Below him is the gigantic electronic parts market known as Huaqiangbei, where you can find almost every component necessary for making an electronic device.

Makers is a term that originated from the West to describe the technology hobbyists who follow the "do it yourself" philosophy, particularly in the open hardware and electronic sectors. It became a buzzword in China after Premier Li Keqiang visited the Chaihuo Maker Space in Shenzhen in January.

In these venues, makers can exchange ideas and use facilities such as 3D-printers and laser cutting machines to bring their visions to life. Those who have similar concepts can join forces to set up startup companies.

Worried about downward pressure on the Chinese economy, which recorded its slowest growth in six years of 7 percent in the first quarter, the central government aims to foster the maker culture and entrepreneurship to provide momentum for the world's second-largest economy.

The latest boost came on May 4, when Li promised more favorable policies for the whiz kids working in China's maker spaces.

All the crucial resources are coalescing in Shenzhen, the long-time testing ground in Guangdong province for China's reform and opening-up policy. The city's strong supply chain, abundant local factories eager for orders of any size and a small government make the city a paradise for makers and startups.

Hopes are high. The central government wants Shenzhen to be a leader again in the nation's economic transformation and give fresh impetus to the sluggish manufacturing industry. People with money dream of lucrative returns from investing in startups and shepherding them through public listings.

But the leap from maker to entrepreneur is a daunting one, and few survive the plunge into finance, mass manufacturing and the management of a complex company. Many young makers have no clue of the meaning of entrepreneurship.

Successful entrepreneurs such as Jack Ma, who endured years of struggle to build Alibaba Group Holding Ltd into a global e-commerce giant, must have the courage to start from scratch and take risks.

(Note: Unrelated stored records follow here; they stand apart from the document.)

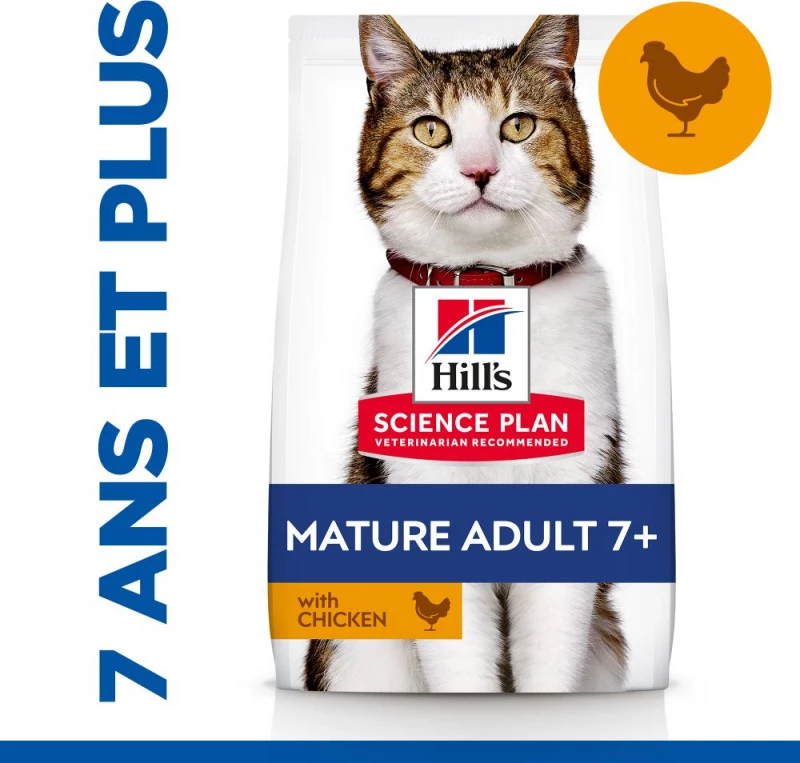 HILL'S Science Plan Mature Adult 7+ 6 HILL'S Science Plan Mature Adult 7+ - Afbeelding 4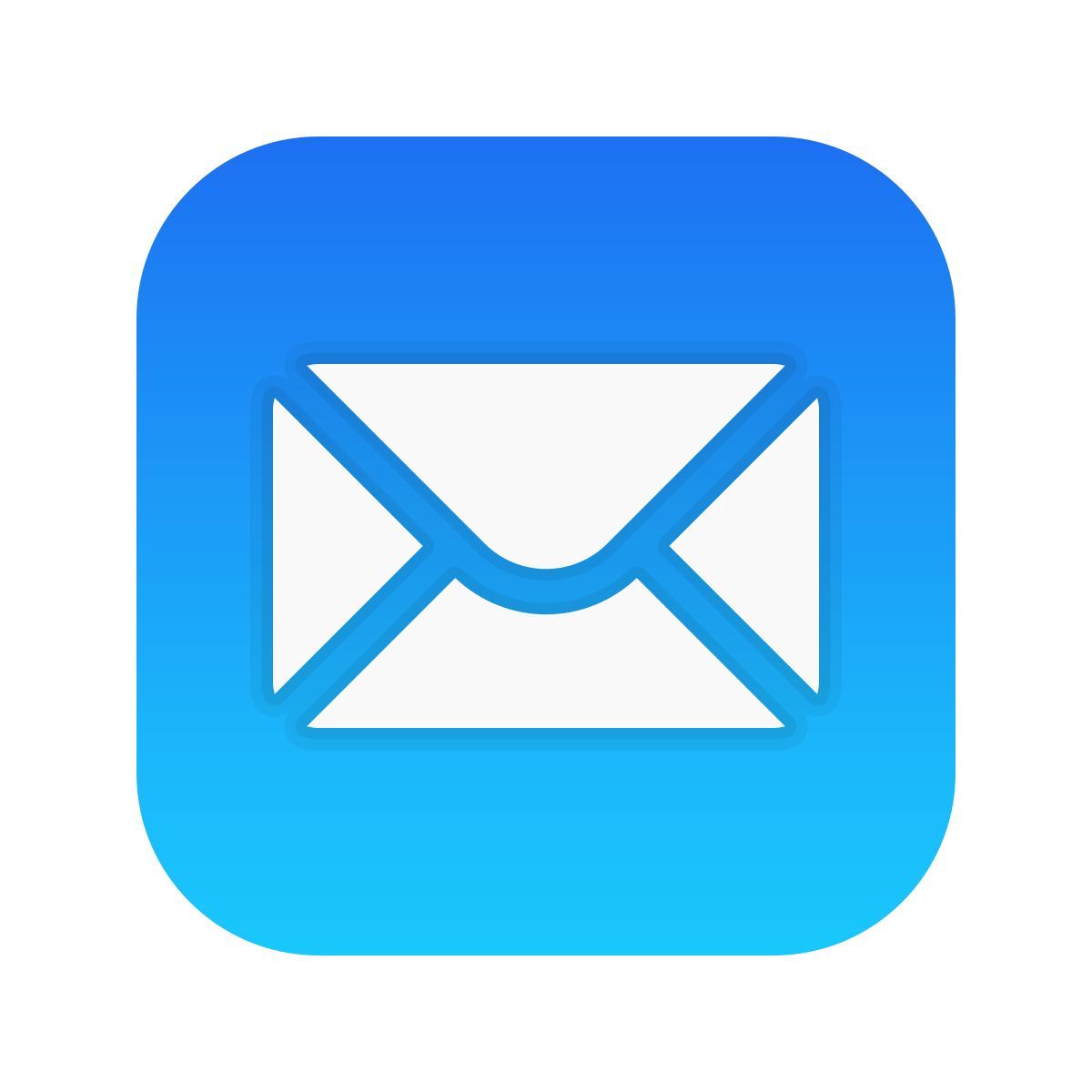 windows 11 color style 사과메일 icon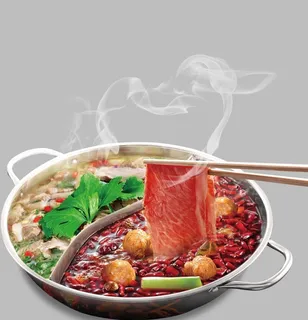 火锅海报图片
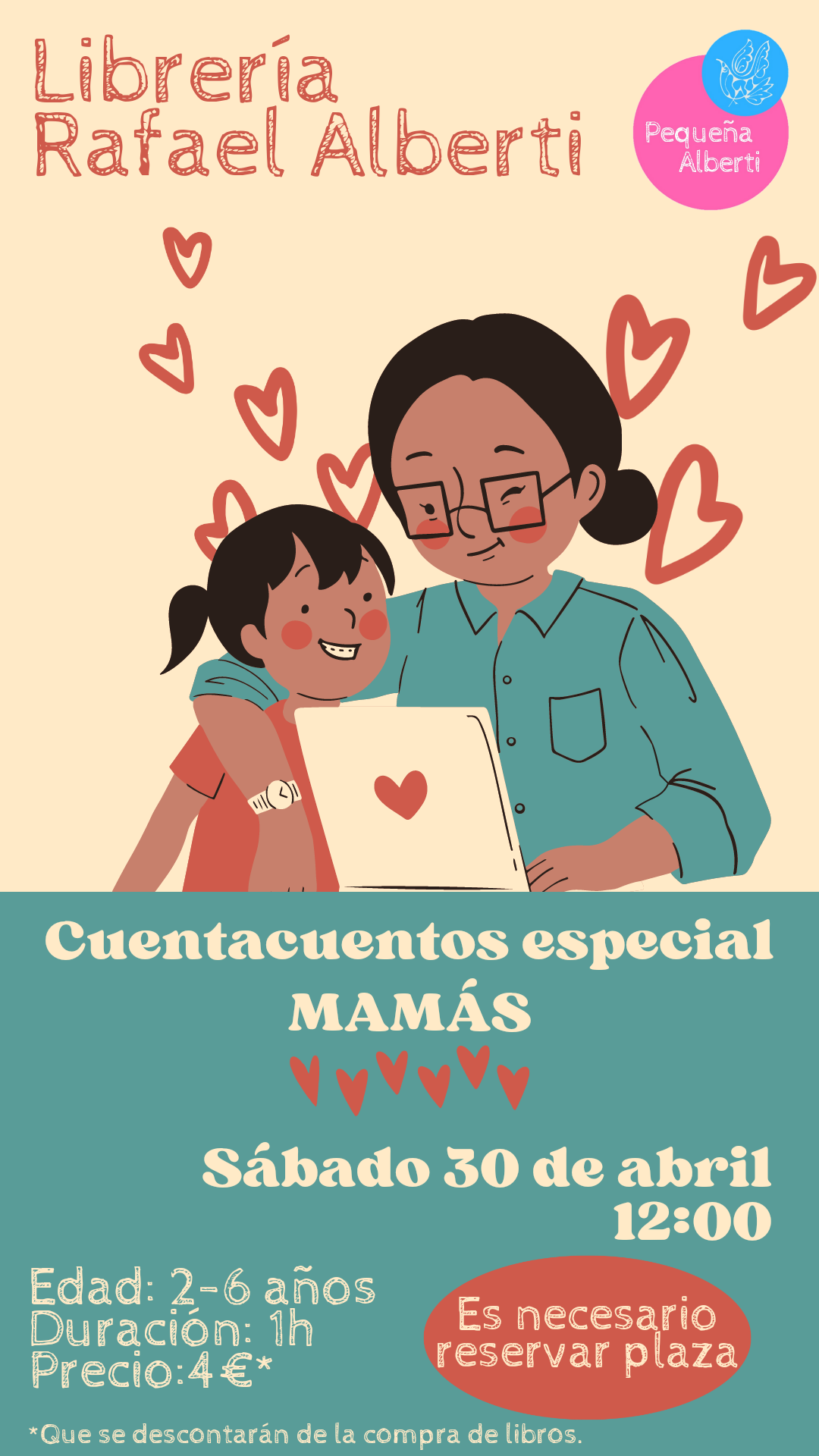 Cuentacuentos especial MAMÁS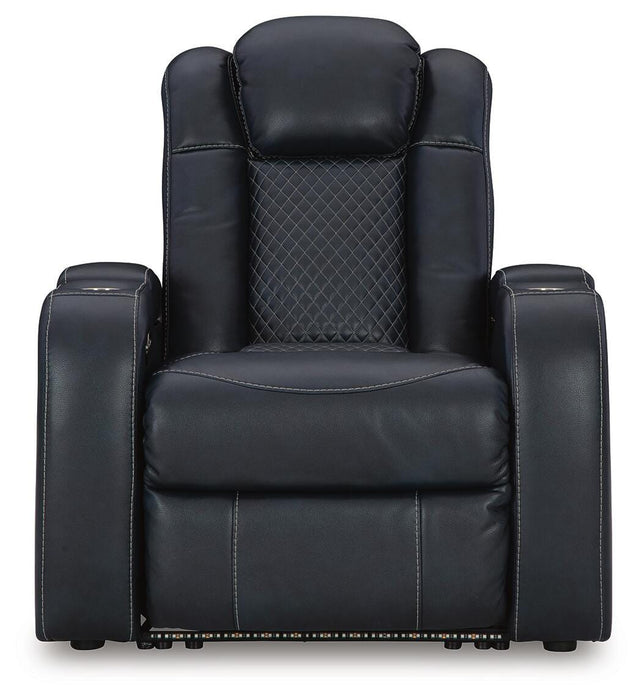 Fyne-Dyme Power Recliner - US Furniture & Mattress (Waterbury,CT)*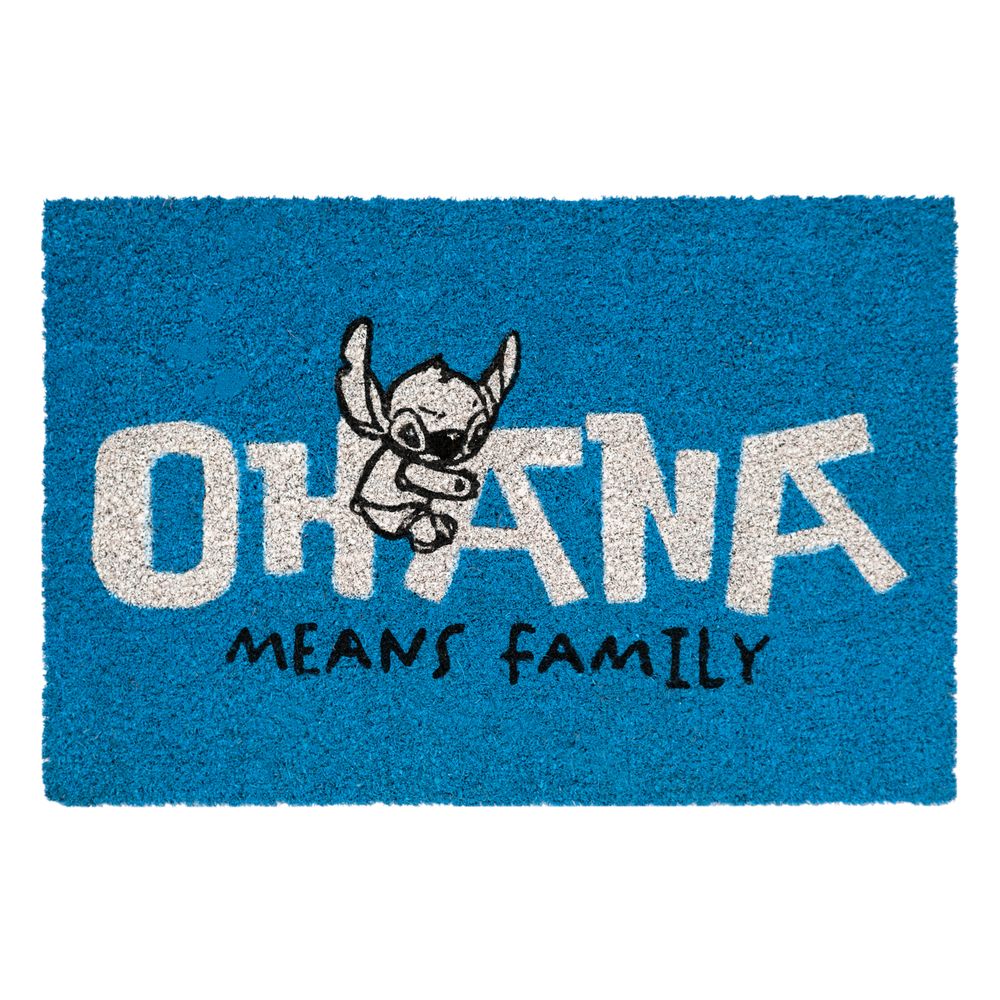 Felpudo Stitch Ohana Disney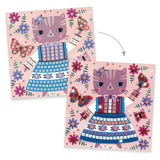 Djeco - Lovely Pets mosaics craft set | Scout & Co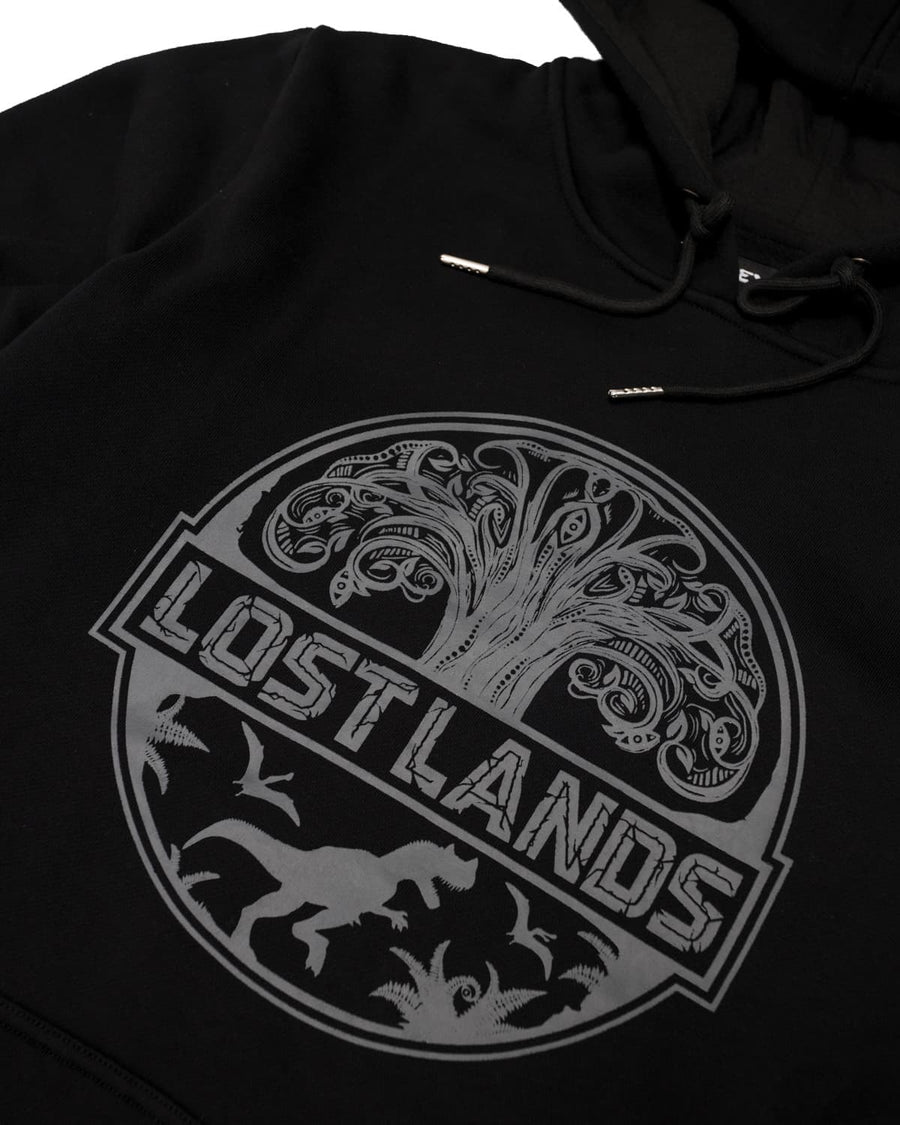 Lost Lands 23' Line Up Hoodie (Black)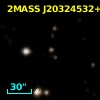 2MASS J20324532+4122007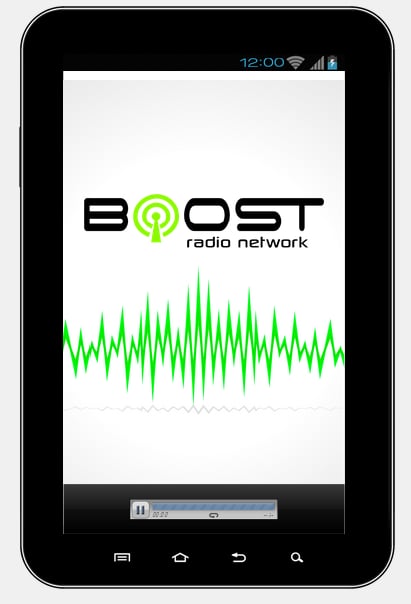 Boost Radio Network截图2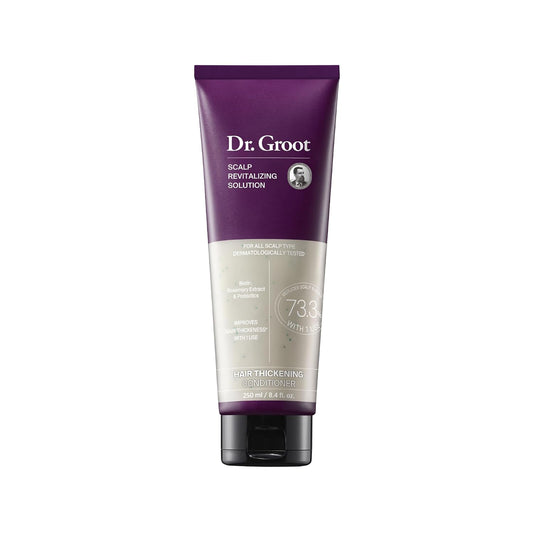 HOTDr. Groot Hair Thickening Conditioner For Hair loss, Thinning Hair, Korean Hair Care, Biotin Scalp Treatment, Clinically Tested, Thicker Hair, Reduces Oil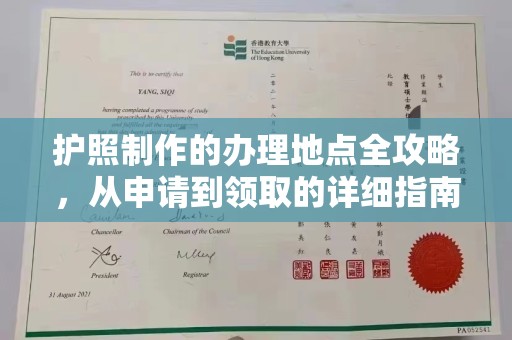 封丘护照制作的办理地点全攻略，从申请到领取的详细指南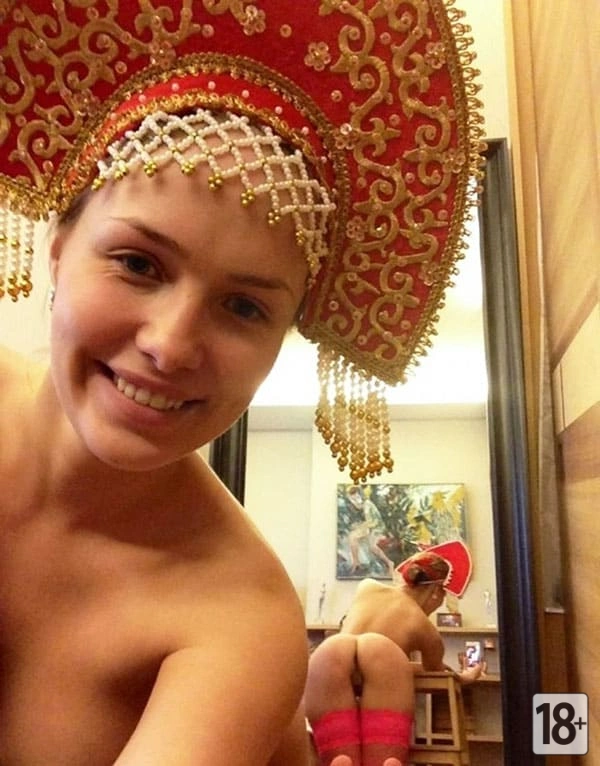 Голые селфи русских девушек из ВК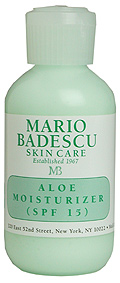 Mario Badescu Skin Care Mario Badescu Aloe Moisturizer (SPF 15)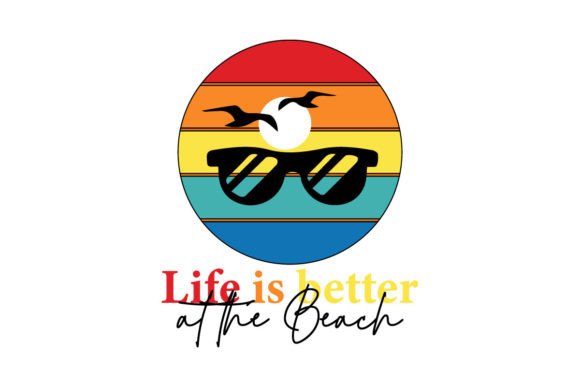 A Summer Beach Graphic That's More Than Just T-Shirt Designs
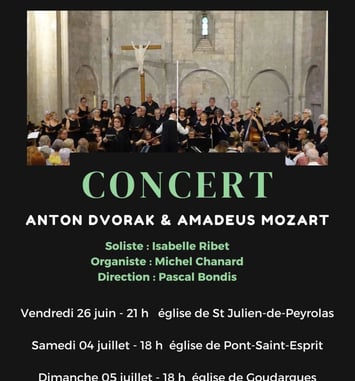 Le Chœur Croche Si Belle et son ensemble instrumental : Dvořák et Mozart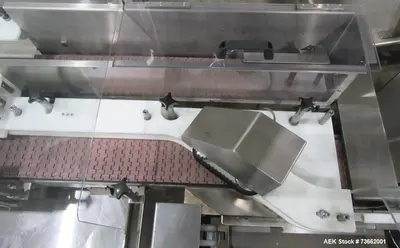 Used CAPMATIC VERIFILL Liquid & Paste Complete Packaging Lines Illinois US | Aaron Equipment #1130451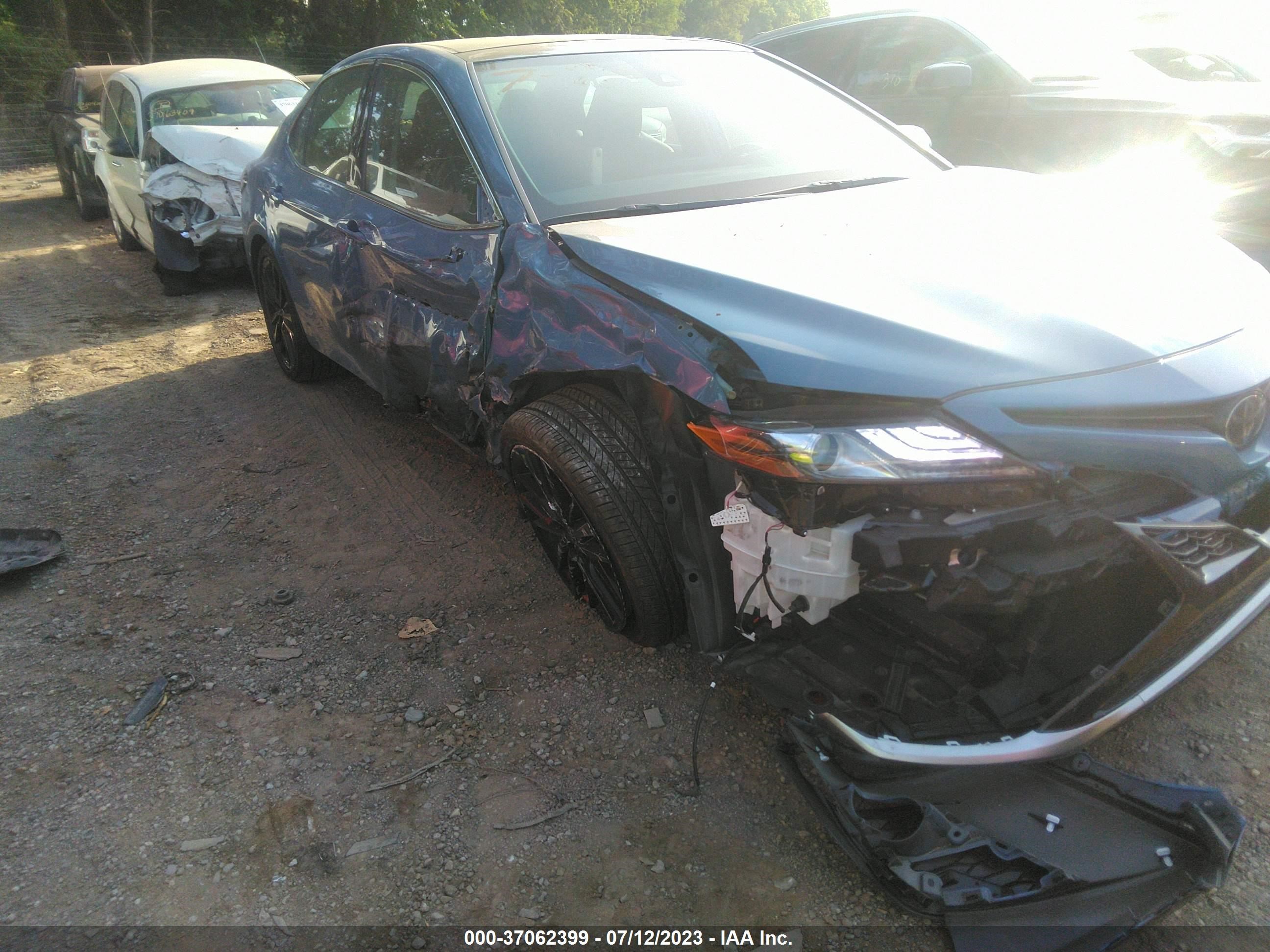 Photo 5 VIN: 4T1K61AK1PU123480 - TOYOTA CAMRY 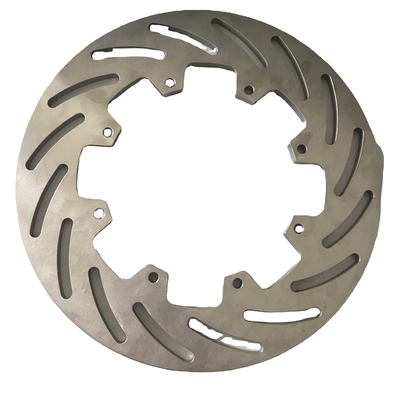 12'' INCH REAR INBOARD TITANIUM ROTOR FOR SPRINT CAR Universal Fitment NATURAL Ideal for Racing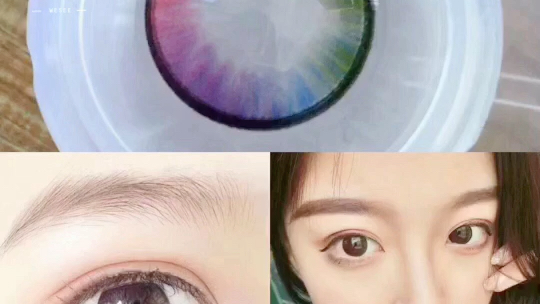 推出【美炸】新品,彩色的眼睛! 玛丽苏预售!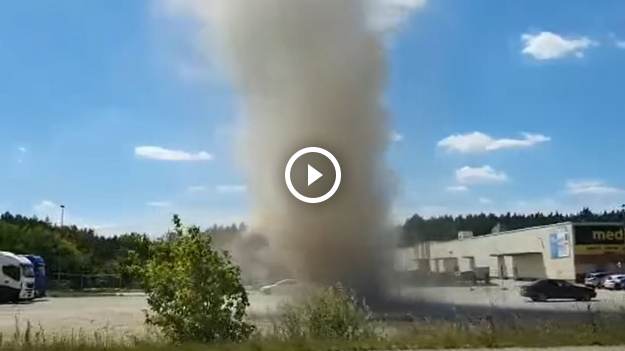 RMF Extra: Przerażający diabeł pyłowy w Wielkopolsce. Jak powstaje takie zjawisko? [WIDEO]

They must have the ability to lead a team and mobilize resources, and the determination to follow the path they believe in no matter how difficult the journey is.

But many makers do it simply for fun. For example, a young man in Chaihuo Maker Space assembled a low-temperature cooker just because he wanted to eat juicy steaks. He never had any intention of putting his creation into mass production, let alone starting company.

For the tiny minority of makers who have the desire to commercialize their creations and be successful entrepreneurs, they must be well aware of the hardships that lie ahead.

China does not need makers so much as it needs entrepreneurs. Once these amateur inventors decide to take the plunge and fight for success, we as a nation should spare no effort to support them. The future of the country may rest on their shoulders.